HIV is an enveloped virus with a cone-shaped nucleocapsid containing two copies of a positive-sense ss RNA molecule and the enzyme reverse transcriptase.. The viral genome encodes for the following genes: env, envelope proteins; gag, capsid proteins; pol, enzymes involved in viral multiplication...


HIV - VIRUS–HOST CELL INTERACTIONS

 

HIV is an enveloped virus with a cone-shaped nucleo-capsid containing two copies of a positive-sense ss RNA molecule and the enzyme reverse transcriptase. The viral genome encodes for the following genes: env, envelope proteins; gag, capsid proteins; pol, enzymes involved in viral multiplication; and tat, enzymes regulating host metabolism. Seventy glycoprotein spikes (gp120) project from the envelope and interact specifically with the CD4 protein receptor on the T-lymphocyte. The HIV core penetrates the cell cytoplasm following membrane fusion and is uncoated releasing the two RNA molecules and the reverse transcriptase into the cytoplasm. The RNA is copied by reverse transcriptase into ss DNA, which is then duplicated to form a ds DNA copy of the original viral RNA genome. This DNA moves into the host cell nucleus where it is integrated as a provirus into a host cell chromosome.

 

The provirus can lie dormant in the cell or can be expressed, producing viral mRNA and proteins and resuming the multiplication cycle producing virions. The viral mRNA is polycistronic, producing polyproteins that need to be cleaved by a specific virus-encoded protease. Following the assembly of viral proteins and viral RNA, the virions bud off the infected cells.

 

At present there is no prospect of any drugs that can be developed to eliminate proviruses from infected cells.
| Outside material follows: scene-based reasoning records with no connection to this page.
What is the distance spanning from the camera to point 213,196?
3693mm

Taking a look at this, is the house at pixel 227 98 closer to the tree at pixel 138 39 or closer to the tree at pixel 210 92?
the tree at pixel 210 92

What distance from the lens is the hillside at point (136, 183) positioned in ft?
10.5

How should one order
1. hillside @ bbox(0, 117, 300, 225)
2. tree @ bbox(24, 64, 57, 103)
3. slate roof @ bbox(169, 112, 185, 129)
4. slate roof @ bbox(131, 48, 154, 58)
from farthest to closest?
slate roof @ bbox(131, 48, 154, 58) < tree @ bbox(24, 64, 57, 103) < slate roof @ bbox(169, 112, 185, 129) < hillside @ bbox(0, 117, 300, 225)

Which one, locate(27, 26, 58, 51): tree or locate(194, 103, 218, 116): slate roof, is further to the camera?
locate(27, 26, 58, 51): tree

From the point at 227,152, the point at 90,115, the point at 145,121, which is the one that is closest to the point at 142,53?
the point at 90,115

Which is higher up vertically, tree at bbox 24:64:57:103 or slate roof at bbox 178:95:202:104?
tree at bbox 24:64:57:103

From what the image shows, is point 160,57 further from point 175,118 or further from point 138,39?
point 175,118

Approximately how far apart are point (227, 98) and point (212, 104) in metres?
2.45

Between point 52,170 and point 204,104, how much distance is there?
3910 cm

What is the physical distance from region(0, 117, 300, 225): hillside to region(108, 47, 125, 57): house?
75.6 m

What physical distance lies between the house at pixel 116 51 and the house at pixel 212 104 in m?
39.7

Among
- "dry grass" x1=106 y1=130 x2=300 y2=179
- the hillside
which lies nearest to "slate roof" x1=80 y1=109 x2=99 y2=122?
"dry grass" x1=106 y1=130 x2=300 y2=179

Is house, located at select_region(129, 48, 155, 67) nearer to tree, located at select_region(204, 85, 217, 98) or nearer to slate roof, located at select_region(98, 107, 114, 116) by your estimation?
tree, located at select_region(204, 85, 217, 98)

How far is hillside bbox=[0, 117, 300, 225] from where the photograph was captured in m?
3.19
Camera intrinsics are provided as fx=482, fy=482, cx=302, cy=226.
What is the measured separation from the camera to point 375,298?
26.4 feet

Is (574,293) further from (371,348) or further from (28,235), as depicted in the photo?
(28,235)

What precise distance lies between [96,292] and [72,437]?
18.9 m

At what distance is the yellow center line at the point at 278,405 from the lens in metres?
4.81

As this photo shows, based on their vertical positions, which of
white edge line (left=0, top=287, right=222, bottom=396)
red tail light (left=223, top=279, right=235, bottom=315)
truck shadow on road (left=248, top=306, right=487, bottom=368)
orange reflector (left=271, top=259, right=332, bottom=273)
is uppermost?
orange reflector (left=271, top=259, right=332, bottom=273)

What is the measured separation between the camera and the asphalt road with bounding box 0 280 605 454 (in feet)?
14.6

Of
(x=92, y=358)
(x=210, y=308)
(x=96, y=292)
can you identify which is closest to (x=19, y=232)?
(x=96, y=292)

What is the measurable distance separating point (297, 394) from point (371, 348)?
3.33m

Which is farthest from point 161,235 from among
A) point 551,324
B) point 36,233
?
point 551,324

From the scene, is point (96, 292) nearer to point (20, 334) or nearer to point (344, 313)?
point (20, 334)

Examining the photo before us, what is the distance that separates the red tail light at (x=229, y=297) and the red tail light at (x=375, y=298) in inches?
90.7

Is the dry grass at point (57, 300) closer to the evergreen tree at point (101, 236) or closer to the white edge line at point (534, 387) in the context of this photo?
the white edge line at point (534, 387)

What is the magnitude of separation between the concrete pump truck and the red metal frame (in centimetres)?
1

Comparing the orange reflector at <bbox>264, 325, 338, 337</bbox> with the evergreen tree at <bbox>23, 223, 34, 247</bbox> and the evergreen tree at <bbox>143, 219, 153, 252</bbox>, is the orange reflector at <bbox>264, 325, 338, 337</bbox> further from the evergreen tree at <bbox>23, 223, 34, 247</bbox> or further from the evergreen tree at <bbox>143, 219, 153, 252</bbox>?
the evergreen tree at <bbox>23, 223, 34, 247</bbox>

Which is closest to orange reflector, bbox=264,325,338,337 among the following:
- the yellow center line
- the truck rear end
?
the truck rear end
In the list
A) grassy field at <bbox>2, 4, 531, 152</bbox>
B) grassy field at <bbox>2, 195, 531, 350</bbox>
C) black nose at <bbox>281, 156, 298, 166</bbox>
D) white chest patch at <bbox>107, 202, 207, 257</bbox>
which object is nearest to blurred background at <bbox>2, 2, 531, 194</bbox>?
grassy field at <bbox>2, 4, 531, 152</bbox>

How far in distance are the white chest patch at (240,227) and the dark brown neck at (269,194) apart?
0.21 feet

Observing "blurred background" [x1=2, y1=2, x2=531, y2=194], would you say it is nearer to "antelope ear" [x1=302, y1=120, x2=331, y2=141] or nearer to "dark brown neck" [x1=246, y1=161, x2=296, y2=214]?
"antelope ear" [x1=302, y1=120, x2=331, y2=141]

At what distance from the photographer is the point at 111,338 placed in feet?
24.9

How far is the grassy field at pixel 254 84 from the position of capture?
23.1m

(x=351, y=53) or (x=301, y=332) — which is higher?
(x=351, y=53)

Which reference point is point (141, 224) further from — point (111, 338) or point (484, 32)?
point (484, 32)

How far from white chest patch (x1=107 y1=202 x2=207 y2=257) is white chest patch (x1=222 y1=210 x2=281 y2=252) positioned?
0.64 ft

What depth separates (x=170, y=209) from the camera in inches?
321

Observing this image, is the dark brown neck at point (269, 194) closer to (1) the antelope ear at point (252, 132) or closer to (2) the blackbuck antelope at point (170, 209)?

Current therapy has evolved around maintaining a high count of T4 helper lymphocytes by regulating the viral load produced by infected cells (up to 10 10 viral particles produced continuously per day). Indeed, the ultimate decrease in T4 helper cells (below 200/ml of blood) seriously compromises the host immune system and allows infection by a range of opportunist pathogens including fungi, protozoa, bacteria and other viruses. Currently, antiviral treatments (highly active antiretroviral therapy—HAART) combining a protease inhibitor and two reverse transcriptase inhibitors, reduce the number of HIV particles and slow the progression of the disease by restoring and maintaining the number of T4 helper lymphocytes. However, this triple therapy does not eliminate the virus completely. Patients who stop using the drugs experience a rapid rebound in levels of the virus in the blood and progression of the disease. The inability to eliminate the virus completely calls for lifelong therapy that is prohibitively expensive for countries with very limited health budgets.